La Californie n'est ni la côte d'Azur, ni un jardin à l'anglaise pas même la Bretagne ni la Cornoouaille.
Les vagues que rien n'a arrêtées depuis 10.000 km, s'écrasent au pied de falaises où nichent aigles, pélicans et cormorans, ou déferlent sur de longues grèves hérissées de rochers où parfois se reposent et aboient interminablement phoques et lions de mer, où personne ne s'aventure à nager : l'eau y est glaciale, fréquentée par les orques et les requins. Quiconque poserait le pied dans l'écume sur le sable risquerait de se faire aspirer par une lame de fond soudaine qui, raclant le fond de l'océan, l'entrainerait irrémédiablement vers le large.

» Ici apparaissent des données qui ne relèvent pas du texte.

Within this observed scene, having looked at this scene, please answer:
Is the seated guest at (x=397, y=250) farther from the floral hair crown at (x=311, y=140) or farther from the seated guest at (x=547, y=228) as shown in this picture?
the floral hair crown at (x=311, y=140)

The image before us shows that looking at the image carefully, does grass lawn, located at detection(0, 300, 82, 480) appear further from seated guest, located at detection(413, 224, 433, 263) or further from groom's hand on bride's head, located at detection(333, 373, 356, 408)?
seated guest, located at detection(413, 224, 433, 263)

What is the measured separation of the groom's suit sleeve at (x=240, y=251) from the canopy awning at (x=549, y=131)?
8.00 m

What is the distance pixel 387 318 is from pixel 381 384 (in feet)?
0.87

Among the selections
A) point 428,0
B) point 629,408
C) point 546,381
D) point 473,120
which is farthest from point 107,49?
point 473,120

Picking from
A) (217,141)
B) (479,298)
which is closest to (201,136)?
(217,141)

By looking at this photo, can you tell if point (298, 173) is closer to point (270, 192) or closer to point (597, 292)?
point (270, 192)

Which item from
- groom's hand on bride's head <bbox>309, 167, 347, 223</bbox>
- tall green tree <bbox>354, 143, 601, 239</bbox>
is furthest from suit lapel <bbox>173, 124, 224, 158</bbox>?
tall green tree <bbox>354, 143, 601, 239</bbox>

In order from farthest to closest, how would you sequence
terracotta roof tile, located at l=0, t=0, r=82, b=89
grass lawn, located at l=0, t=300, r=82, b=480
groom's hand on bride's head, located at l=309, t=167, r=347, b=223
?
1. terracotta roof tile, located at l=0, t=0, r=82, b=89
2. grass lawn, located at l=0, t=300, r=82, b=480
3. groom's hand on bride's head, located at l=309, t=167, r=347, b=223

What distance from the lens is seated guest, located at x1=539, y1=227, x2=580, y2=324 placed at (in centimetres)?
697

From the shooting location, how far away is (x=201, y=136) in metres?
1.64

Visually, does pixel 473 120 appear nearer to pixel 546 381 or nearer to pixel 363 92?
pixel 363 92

Les forêts de chênes et de séquoias qui bordent la côte forment d'immenses grottes de verdure capables de résister à la sécheresse voire même aux incendies et à l'abri desquelles vivent quinze espèces de reptiles, cinq d'amphibiens (telles les salamandres que Julia retirera du feu pour les plonger dans sa crique), 52 espèces de mammifères allant du puma ou chat sauvage à l'élan (Buckhorn island).
Quiconque contemple ce spectacle voit la séparation de l'eau, du ciel et de la terre, voit émerger le soleil et la brume soudain l'engloutir à nouveau, passe sans transition de la lumière aux ténèbres, peut croire assister à la création du monde. C'est ce que quotidiennement contemple Martin Alveston et qu'a-t-il dans ces circonstances besoin d'entretenir son domaine ? la beauté sidérante de la nature qui s'offre à sa vue lui suffit amplement.
Sa maison se dégrade mais reste son havre, sa tanière où il veut vivre dans l'amour exclusif de sa fille dont la mère n'est plus et il entend la protéger au mieux de tout contact avec le monde extérieur qu'il juge globalement hostile et stupide.
Il tolère les relations qu'elle entretient avec son propre père, l'affection dont ce papy l'entoure, alors que de lui, brisé par des années de guerre -Corée et Vietnam-il n ' a jamais rien reçu, rien connu de semblable. Il ne parle pas de sa femme hormis à ses copains de poker sur un ton provocant et sarcastique et à sa fille, Julia, dans une sorte de transe hallucinatoire où rampe un puma aux yeux jaunes ... Les propos indiscrets de l' amie de cette mère disparue font entrevoir une très belle femme, indépendante et provocante, recherchant le danger dans ses promenades sur les falaises au bord de l'océan, consommant des drogues dures et cette vie, tendue à l' extrême, n'a dû être ni heureuse ni facile.
Alors, si l'on veut bien s'en donner la peine, on peut voir que tout cet amour que Martin n'a jamais connu s'est cristallisé sur la personne de sa fille petite puis adolescente, Julia, sous cette forme déviante et absolue qu'il tente de lui imposer. Les deux salamandres que Croquette retire du feu pour les porter dans sa crique, son bain lustral sont appréhension de ce qu'elle même traversera : brasier et océan pour vivre à nouveau.
On comprendra aussi que ce sont ces exercices terribles que Martin impose à sa fille (tractions sur la poutre, séances de tir dans toutes les directions) qui contribueront à sa résistance, lui permettront de survivre dans des situations extrêmes (Buckhorn island), et se retourneront contre lui lorsque, enfin décidée à vivre pour elle-même, Croquette, pour s'extraire de cet amour et renaître, le tuera en lui disant: " Je t'aime ".
Il n'y a pas de longueurs. Tout chapitre, tout paragraphe - les trois mois d'absence de Martin, Buckhorn island, Cayenne- ont leur nécessité: le mûrissement physique et psychologique de Turtle. Seul l'épilogue, truffé de termes techniques et de retours en arrière inutiles -à moins qu'il ne soit que la parodie d'un retour à la vie normale - , est déconcertant.
Je ne pense pas que Gabriel Tallent écrive d'autres livres (à moins qu'un intérêt éditorial ou commercial ne l'y oblige). Ce roman est le livre unique, son livre. J'oserais penser que sa propre enfance entre ses deux mères est quelque part entre ces lignes.
Et si ses qualités littéraires le poussent malgré tout à écrire encore, il lui faudra inventer un tout autre univers.